|26 April 2012|
In February president-elect Vladimir Putin told investors at the Sberbank/Troika investment summit that Russia would move up the World Banks Ease of Doing Business ranking from its current 120 place (out of 183) to 20.
Yeah, right, and pigs will fly, would probably sum up the reaction of most veteran investors. Ivan doesnt do radical reform. Moving this far up the list would mean nothing short of a revolution; a total transformation of the economy and machinery of government.
Or would it: Marcus Svedberg, chief economist of leading retail fund East Capital told delegates at its annual conference in St Petersburg at the start of April that bringing about the change maybe easier than it looks.
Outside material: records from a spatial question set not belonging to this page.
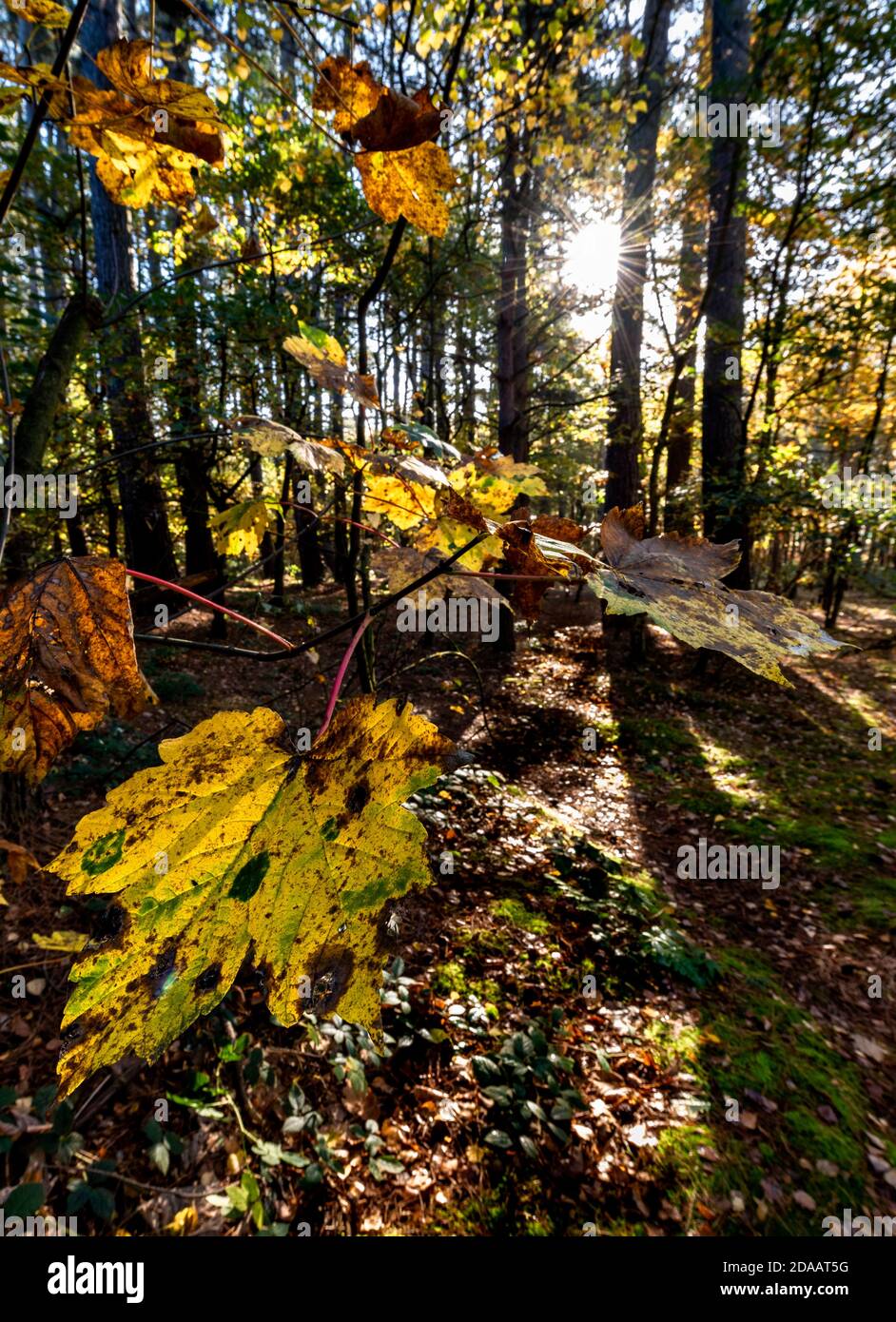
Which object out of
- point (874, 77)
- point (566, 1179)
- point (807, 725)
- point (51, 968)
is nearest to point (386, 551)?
point (566, 1179)

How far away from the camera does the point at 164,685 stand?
651 cm

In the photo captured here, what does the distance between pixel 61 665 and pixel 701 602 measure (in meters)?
0.83

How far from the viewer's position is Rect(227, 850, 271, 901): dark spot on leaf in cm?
64

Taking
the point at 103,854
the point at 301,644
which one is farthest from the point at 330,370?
the point at 103,854

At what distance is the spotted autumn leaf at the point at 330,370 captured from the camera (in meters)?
1.62

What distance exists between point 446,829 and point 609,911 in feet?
4.53

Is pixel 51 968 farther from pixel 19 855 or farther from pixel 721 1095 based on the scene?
pixel 721 1095

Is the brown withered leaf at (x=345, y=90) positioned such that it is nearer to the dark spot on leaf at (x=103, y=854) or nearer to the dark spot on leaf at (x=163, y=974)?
the dark spot on leaf at (x=103, y=854)

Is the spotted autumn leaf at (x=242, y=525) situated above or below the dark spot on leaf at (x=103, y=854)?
above

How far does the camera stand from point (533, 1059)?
2859 millimetres

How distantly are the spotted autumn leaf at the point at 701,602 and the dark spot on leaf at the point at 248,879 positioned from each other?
0.49 metres

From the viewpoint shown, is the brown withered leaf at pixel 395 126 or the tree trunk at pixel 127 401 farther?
the tree trunk at pixel 127 401

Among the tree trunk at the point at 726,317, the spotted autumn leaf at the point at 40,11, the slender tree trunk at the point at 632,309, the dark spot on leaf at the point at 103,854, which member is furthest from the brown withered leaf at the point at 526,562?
the slender tree trunk at the point at 632,309

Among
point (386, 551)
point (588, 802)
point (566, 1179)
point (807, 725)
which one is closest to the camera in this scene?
point (386, 551)
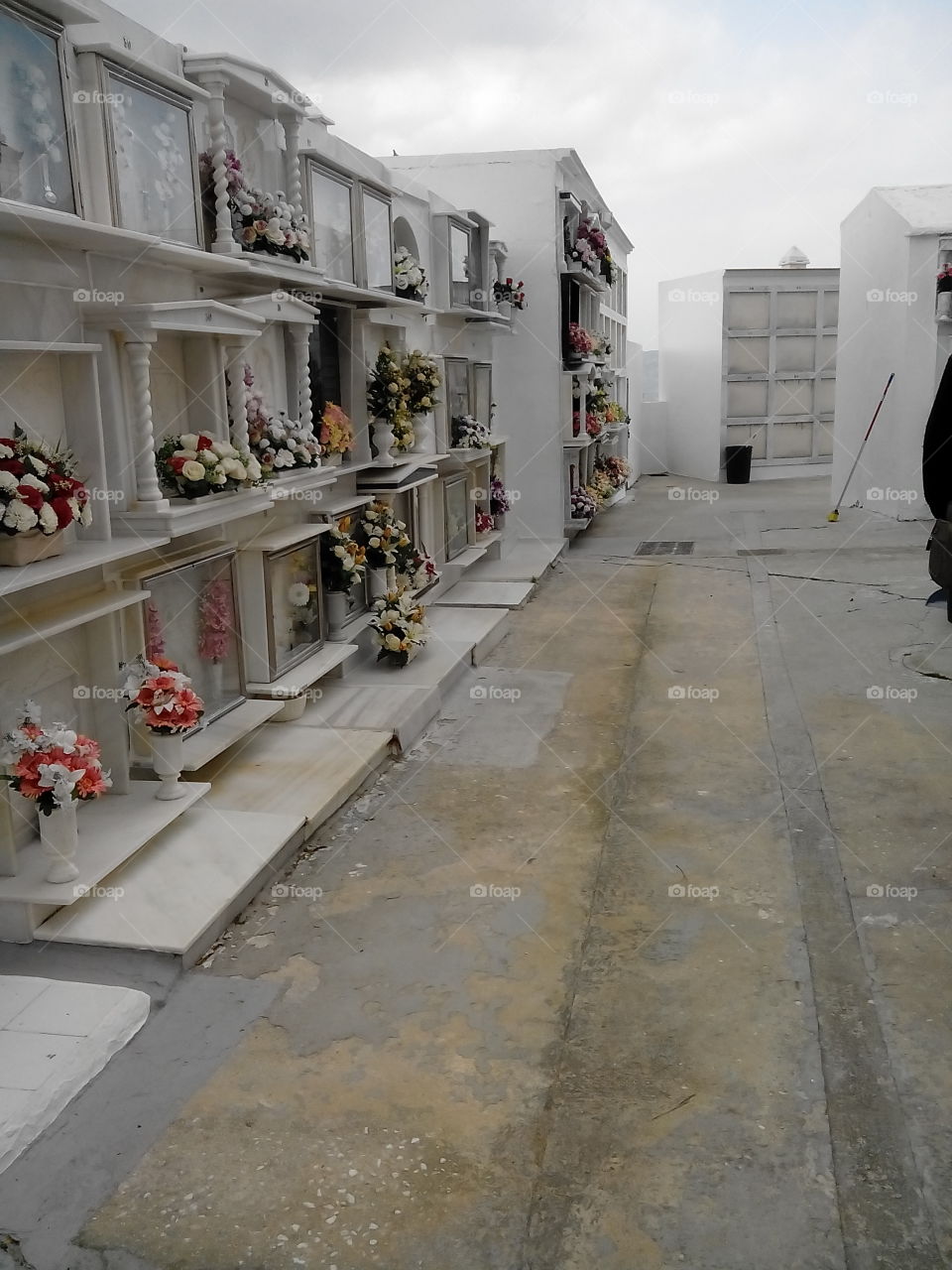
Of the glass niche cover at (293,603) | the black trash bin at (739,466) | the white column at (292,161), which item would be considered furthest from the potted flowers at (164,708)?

In this week chart Svedberg breaks down components that go into the ranking and if the Kremlin concentrates on making reforms only in the two of the 10 factors that go into the ranking where it performs worst (construction permits and getting power to businesses) Russia would move up to position 80 on the ranking, according to the World Banks own simulation. And if the Kremlin reforms the five worst factors (add cross board trade, investor protection, starting a business) it would move up to 38.
As it happens Putin promised the RSPP, Russias big business lobbying group, in February that whole system of issuing construction permits will be overhauled this year. And deep reforms to the power sector are ongoing (although are currently bogged down in row over tariffs).
Suddenly Putins challenge doesnt look quite so crazy -- even if it remains unlikely Russia will get into the 40s of the World Banks index any time soon.